*** EXERCISE DATA ***

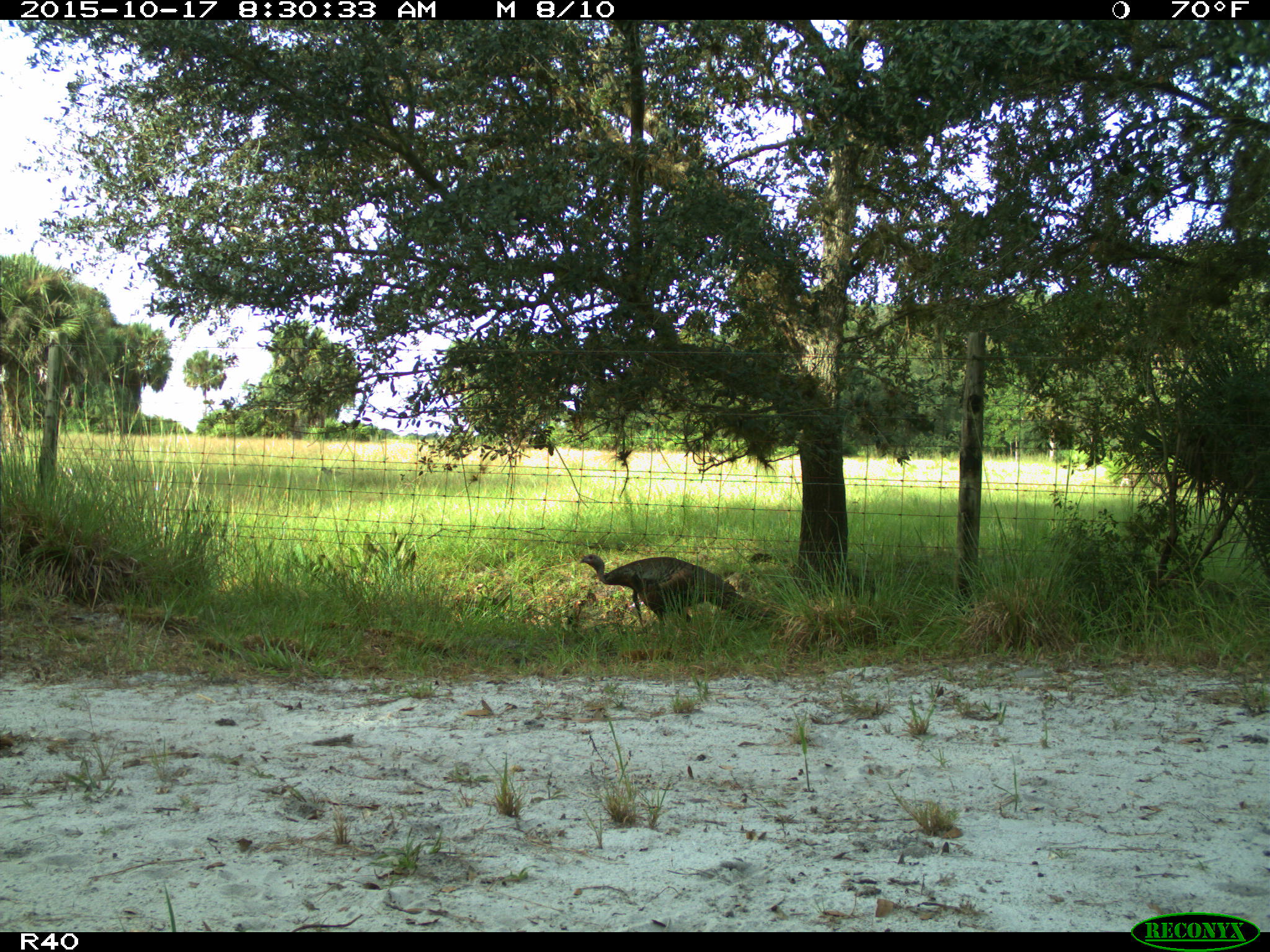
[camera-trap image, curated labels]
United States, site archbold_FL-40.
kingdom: Animalia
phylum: Chordata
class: Aves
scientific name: Aves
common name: birds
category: unidentified bird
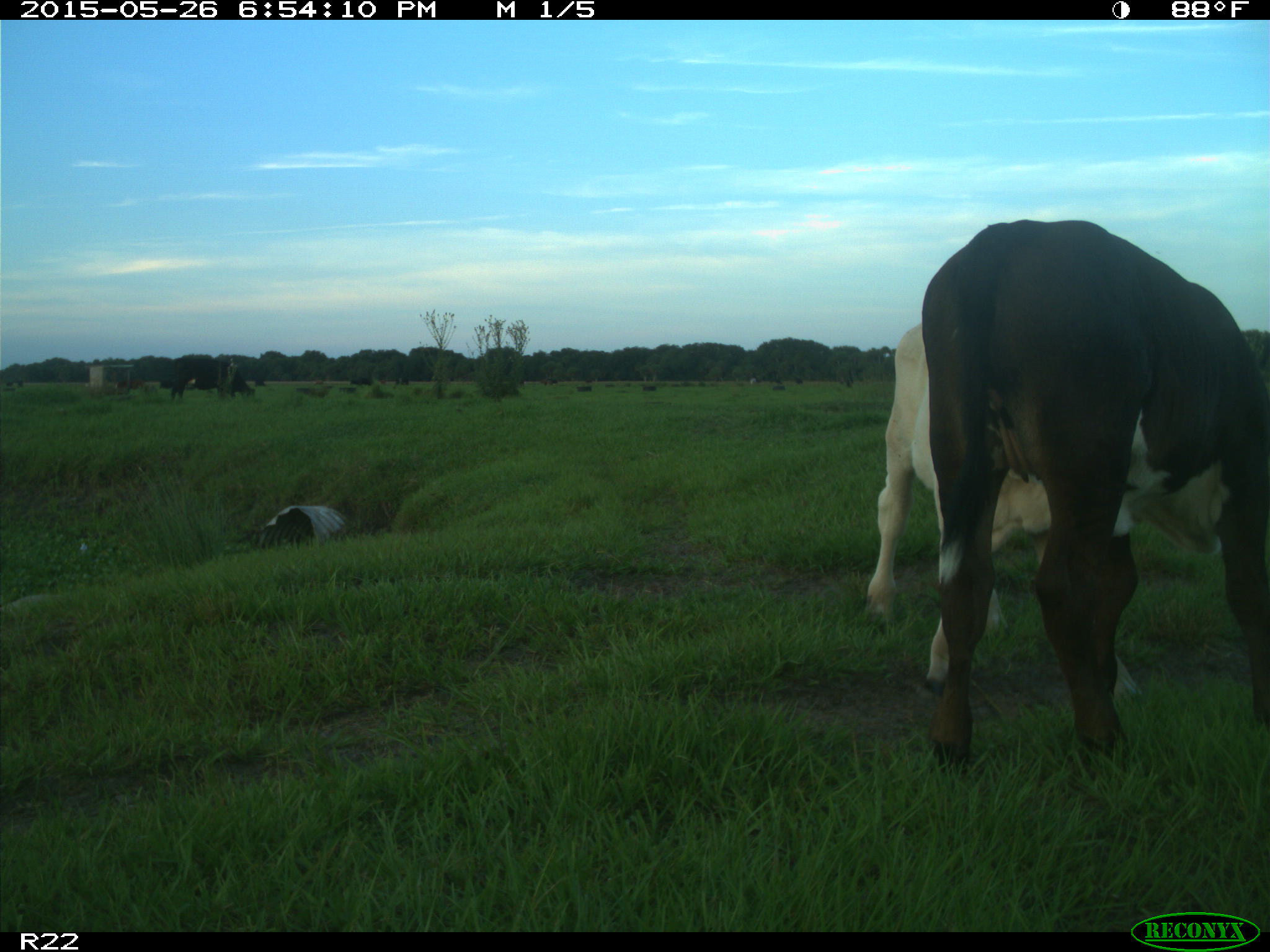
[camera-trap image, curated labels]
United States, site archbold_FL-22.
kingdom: Animalia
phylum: Chordata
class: Mammalia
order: Artiodactyla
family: Bovidae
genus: Bos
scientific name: Bos taurus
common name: domestic cow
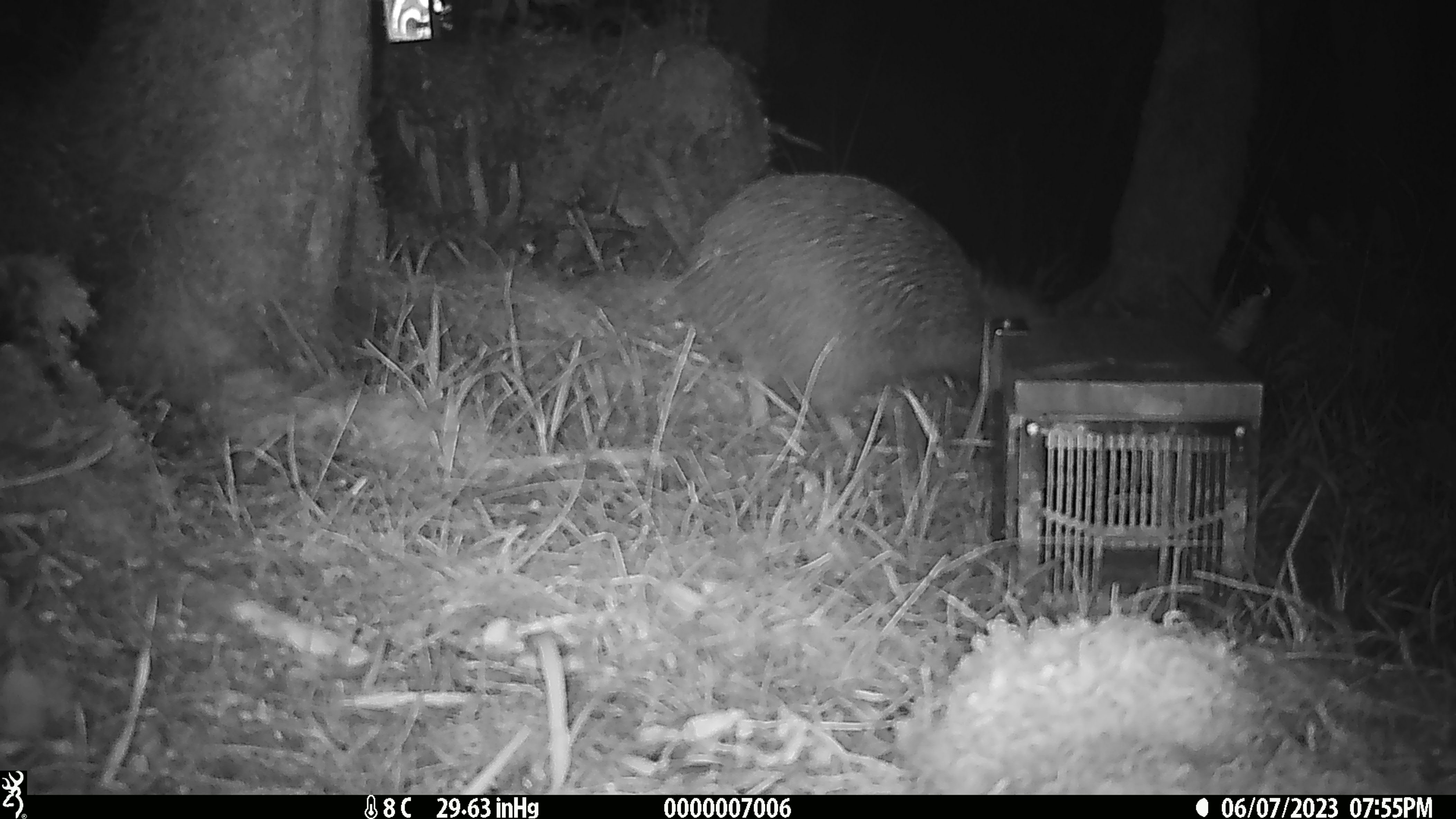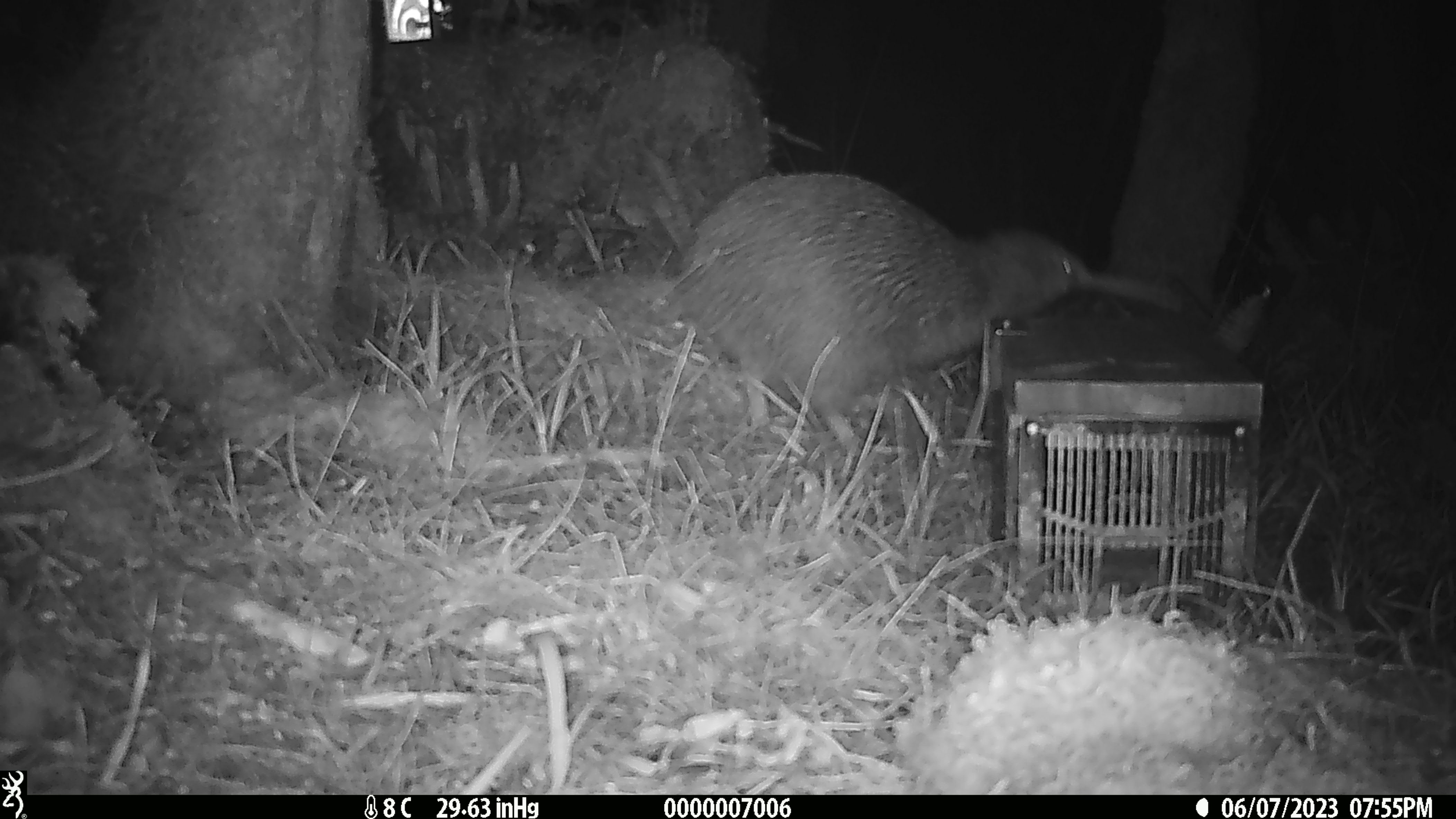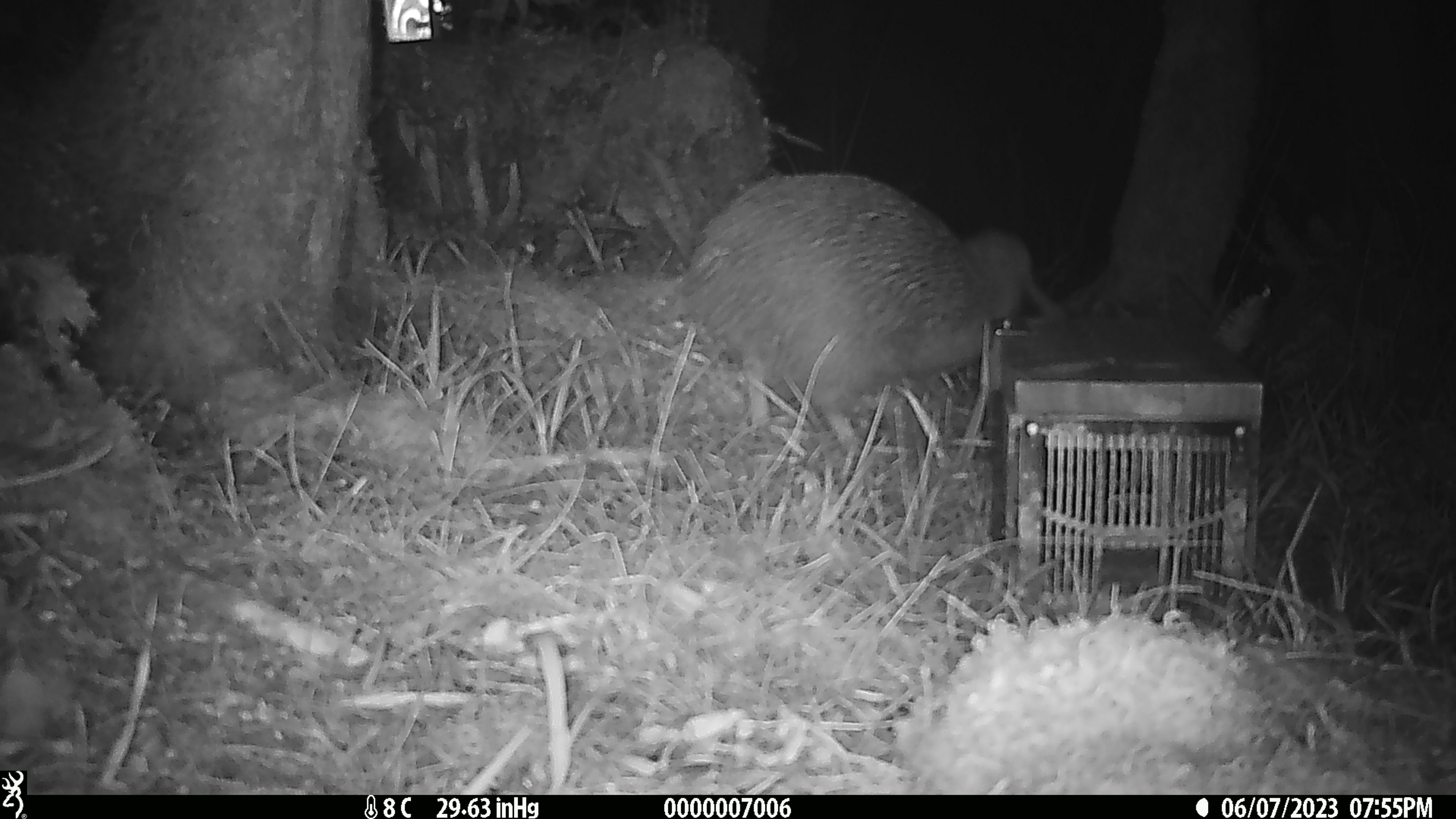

*** End of EXERCISE DATA ***

### EXERCISE BRIEF
Word for word, give the data above again, without any images.

### WRITTEN ANSWER
[camera-trap image, curated labels]
United States, site archbold_FL-40.
kingdom: Animalia
phylum: Chordata
class: Aves
scientific name: Aves
common name: birds
category: unidentified bird
[camera-trap image, curated labels]
United States, site archbold_FL-22.
kingdom: Animalia
phylum: Chordata
class: Mammalia
order: Artiodactyla
family: Bovidae
genus: Bos
scientific name: Bos taurus
common name: domestic cow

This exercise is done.